Land use is an important factor that changes the surface vegetation conditions and influences soil physicochemical properties, plant root systems, and the decomposition of plant litter, resulting in long-term effects on soil properties [28,29,30]. This is because different land uses usually mean different cultivation practices, which can indeed alter soil properties, such as soil bulk density, permeability, soil organic matter, and soil water retention characteristics [31,32]. The physicochemical properties of soil will affect the stability of soil aggregates and the strength of soil erosion resistance [33,34,35]. Zheng et al. [36] found that soil water stability aggregates, organic matter, and soil texture are the reasons for the higher soil erosion resistance in forestland compared with other land uses. Another study conducted by Yang et al. [37] found that the high organic carbon content in woodlands can regulate key groups of soil bacteria and fungi. Soil microorganisms can increase the content of soil macro-aggregates, enhancing the soil’s ability to resist runoff erosion [38,39,40]. In addition, Wang et al. [41] found that abandoned lands on the Loess Plateau exhibit a decrease in soil erodibility with increasing abandoned time, indicating that natural restoration is an effective measure in reducing erodibility on the Loess Plateau. All these studies have proved that land use can not only alter soil physiochemical properties but also affect the corresponding soil erosion resistance. It is worth noting that the impact of land use on soil erosion resistance is primarily concentrated in the Loess Plateau, the southern red soil hilly regions, and the central Sichuan hilly areas, whereas the southwest arid valleys have been less studied [42,43,44].
The arid valley region of Southwest China is mainly located in the Anning River Basin, which is the second-largest grain production area in Sichuan Province.
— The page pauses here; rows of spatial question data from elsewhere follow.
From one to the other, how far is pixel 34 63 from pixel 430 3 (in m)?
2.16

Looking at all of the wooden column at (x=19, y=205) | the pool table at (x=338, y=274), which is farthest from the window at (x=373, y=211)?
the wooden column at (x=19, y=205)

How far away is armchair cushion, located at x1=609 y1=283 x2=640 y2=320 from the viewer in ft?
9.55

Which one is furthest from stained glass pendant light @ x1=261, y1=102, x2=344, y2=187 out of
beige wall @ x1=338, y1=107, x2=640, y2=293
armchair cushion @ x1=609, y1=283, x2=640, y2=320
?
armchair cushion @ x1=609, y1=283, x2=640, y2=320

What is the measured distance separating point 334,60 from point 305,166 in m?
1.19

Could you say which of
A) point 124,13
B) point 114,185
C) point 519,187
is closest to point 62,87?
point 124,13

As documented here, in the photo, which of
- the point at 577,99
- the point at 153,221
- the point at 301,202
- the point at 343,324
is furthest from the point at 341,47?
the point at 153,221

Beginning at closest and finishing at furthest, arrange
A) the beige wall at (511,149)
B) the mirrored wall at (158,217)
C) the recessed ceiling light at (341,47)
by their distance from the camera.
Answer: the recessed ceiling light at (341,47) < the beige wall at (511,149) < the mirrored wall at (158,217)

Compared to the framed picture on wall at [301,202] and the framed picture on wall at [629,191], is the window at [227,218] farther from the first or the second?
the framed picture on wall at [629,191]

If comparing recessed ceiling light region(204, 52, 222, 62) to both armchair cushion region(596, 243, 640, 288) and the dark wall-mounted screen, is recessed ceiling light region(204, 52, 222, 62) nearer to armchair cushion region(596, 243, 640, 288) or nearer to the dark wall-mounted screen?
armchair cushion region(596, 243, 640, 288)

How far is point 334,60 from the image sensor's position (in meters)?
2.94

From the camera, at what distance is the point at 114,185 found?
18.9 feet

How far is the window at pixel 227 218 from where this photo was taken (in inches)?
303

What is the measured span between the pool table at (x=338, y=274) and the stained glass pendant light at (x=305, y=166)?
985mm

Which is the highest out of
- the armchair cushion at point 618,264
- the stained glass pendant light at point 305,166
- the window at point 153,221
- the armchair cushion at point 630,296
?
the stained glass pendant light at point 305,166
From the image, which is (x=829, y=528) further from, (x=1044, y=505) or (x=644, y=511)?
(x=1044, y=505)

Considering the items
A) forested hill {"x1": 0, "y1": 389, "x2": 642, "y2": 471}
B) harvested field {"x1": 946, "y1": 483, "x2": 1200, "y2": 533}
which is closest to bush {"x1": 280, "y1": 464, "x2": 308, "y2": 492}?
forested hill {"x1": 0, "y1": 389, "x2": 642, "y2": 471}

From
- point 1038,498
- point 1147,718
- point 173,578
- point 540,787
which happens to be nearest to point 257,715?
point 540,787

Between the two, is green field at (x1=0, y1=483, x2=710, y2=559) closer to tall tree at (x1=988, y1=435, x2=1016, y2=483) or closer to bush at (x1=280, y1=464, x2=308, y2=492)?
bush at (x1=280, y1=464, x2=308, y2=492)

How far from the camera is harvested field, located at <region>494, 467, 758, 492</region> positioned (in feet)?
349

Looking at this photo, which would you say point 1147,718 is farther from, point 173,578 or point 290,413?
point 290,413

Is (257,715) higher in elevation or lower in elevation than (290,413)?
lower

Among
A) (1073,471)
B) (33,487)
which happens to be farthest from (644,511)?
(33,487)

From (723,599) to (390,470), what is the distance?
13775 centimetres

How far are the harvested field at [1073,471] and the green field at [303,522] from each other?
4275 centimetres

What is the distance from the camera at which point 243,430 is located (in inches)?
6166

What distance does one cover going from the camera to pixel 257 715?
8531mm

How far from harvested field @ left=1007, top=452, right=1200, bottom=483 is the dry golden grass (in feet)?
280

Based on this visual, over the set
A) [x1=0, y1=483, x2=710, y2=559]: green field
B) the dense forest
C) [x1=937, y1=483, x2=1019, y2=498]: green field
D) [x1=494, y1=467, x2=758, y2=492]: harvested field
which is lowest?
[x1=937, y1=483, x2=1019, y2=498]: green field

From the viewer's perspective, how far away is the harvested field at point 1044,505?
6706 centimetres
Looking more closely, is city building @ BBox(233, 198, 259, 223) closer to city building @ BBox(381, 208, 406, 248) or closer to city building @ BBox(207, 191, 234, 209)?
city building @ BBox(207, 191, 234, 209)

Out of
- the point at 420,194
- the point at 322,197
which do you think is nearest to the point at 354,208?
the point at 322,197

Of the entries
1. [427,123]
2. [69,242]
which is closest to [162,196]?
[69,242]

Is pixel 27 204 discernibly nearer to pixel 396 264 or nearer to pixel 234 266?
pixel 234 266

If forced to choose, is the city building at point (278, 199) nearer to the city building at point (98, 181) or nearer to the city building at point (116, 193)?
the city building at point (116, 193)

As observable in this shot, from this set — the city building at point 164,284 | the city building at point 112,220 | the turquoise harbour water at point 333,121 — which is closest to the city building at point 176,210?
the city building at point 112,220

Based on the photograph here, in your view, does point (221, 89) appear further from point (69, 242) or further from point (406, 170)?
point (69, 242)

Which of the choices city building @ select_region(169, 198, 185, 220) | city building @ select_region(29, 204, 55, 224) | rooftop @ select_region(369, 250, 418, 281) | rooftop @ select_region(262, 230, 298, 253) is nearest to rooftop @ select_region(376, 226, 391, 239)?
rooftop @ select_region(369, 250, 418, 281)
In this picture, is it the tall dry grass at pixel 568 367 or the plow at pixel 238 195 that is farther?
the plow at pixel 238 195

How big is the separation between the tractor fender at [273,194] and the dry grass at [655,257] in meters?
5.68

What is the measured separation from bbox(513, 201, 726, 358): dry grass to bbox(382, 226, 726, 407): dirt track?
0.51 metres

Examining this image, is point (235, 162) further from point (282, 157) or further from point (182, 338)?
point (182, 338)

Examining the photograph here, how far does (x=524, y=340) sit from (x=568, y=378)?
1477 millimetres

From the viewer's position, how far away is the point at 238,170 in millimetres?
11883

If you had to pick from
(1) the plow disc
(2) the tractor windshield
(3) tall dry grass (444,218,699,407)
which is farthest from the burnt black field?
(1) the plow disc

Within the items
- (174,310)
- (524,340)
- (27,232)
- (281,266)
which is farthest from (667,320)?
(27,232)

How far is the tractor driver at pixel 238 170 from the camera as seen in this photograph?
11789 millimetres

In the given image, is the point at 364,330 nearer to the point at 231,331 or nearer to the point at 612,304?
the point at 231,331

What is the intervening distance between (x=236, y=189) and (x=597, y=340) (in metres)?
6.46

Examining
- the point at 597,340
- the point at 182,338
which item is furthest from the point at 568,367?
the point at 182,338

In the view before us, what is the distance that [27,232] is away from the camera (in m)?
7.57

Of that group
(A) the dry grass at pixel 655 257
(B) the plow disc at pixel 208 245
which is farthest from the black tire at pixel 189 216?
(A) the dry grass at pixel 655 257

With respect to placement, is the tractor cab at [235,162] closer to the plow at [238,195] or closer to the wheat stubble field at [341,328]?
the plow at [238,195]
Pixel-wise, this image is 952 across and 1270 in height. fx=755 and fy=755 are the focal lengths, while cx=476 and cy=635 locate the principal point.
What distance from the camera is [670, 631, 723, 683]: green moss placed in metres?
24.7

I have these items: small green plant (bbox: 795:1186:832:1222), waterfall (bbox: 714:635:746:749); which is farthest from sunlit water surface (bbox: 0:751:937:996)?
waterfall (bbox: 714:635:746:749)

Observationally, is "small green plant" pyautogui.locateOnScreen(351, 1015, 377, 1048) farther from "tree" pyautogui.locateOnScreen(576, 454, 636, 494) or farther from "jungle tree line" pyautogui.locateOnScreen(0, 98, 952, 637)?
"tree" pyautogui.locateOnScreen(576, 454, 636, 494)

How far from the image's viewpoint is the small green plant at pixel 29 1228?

Due to the complex terrain, variable climate, large population, and high demand for food, the land use in this area is diverse. Previous studies have shown that different land use types typically indicate variations in soil physical and chemical properties, as well as in soil erosion resistance [42]. However, because the existing studies primarily concentrate on the connection between land use types and ecosystem services as well as soil anti-scourability [45,46], there is a lack of emphasis on the impact of land use types on soil erosion resistance. Therefore, a series of field investigations and detailed experimental analyses have been conducted to (1) examine the influence of land use type on soil erosion resistance and (2) identify the key soil physiochemical properties that affect soil erosion resistance. The results will provide a theoretical basis for implementing reasonable land use policies and benefit soil erosion prevention in the arid valley regions in Southwest China.

2. Materials and Methods

2.1. Study Area

The study area is located in arid valley region in the Anning River Basin, Sichuan Province, China, which extends between 26°35′ N and 28°54′ N latitude and between 101°49′ E and 102°42′ E longitude, accounting for about 11,064 km2 (Figure 1). It is located in the axial part of the Kang-Dian Anticline, which belongs to a faulted basin serving as a transitional zone among the Sichuan Basin, the Qinghai–Tibet Plateau, and the Yunnan–Guizhou Plateau. The exposed strata are composed of semi-consolidated rocks from the Quaternary and Tertiary periods, with lithology consisting of sandstone and claystone [47]. This region belongs to a subtropical monsoon climate with distinct dry and wet seasons. The elevation ranges from 1200 m to 3700 m, with average annual temperatures varying between 6 °C and 16 °C. The annual average precipitation ranges from 308 mm to 720 mm, and the rainy season usually accounts for over 90% of the annual precipitation. The rainfall in the rainy season is characterized by high intensity and short duration, which often leads to flash floods and causes severe geological hazards and soil erosion. Due to the huge height difference (approximately 2500 m), the vertical zonality of climate is particularly obvious [48]. The zonal soil types are purple soil, with paddy soil, tidal soil, red soil, yellow soil, yellow-red soil, brown soil, and dark soil also being widespread [49]. In addition, the woodland is dominated by Pinus yunnanensis, which was planted in the 1960s, and the primary economic crops cultivated in the cropland are corn, potatoes, and tobacco.

2.2. Sites Selection

To explore the influence of land use types on soil erosion resistance, a series of detailed field investigations have been conducted in the arid valley region in Aning River Basin from March to May 2023, and five typical land use types with the same soil type (yellow soil), including woodland, cropland, orchard land, abandoned land, and grassland, have been selected. Among these, the woodland mainly consists of Pinus yunnanensis which was planted approximately 60 years ago. The cropland is mainly used to plant corn and potatoes. The orchard land is used to plant the economic crop dominated by Zanthoxylum bungeanum. The age of the abandoned land is more than 20 years, and it was originally cropland. The dominant species on the abandoned land are Leptochloa panicea and Rumex hastatus. In addition, the dominant plants on the grassland are Saccharum arundinaceum and Heteropogon contortus. To eliminate errors and increase the comparability between various treatments, three independent replicate sites with similar elevations (measured by GPS), aspects (measured by geological compass), slope gradients (measured by inclinometer), and vegetation coverage (measured by quadrat method) have been selected for each of the mentioned five land use types, totaling 15 study sites (Figure 1, Table 1). The specification of each study site is set as 10 m × 10 m.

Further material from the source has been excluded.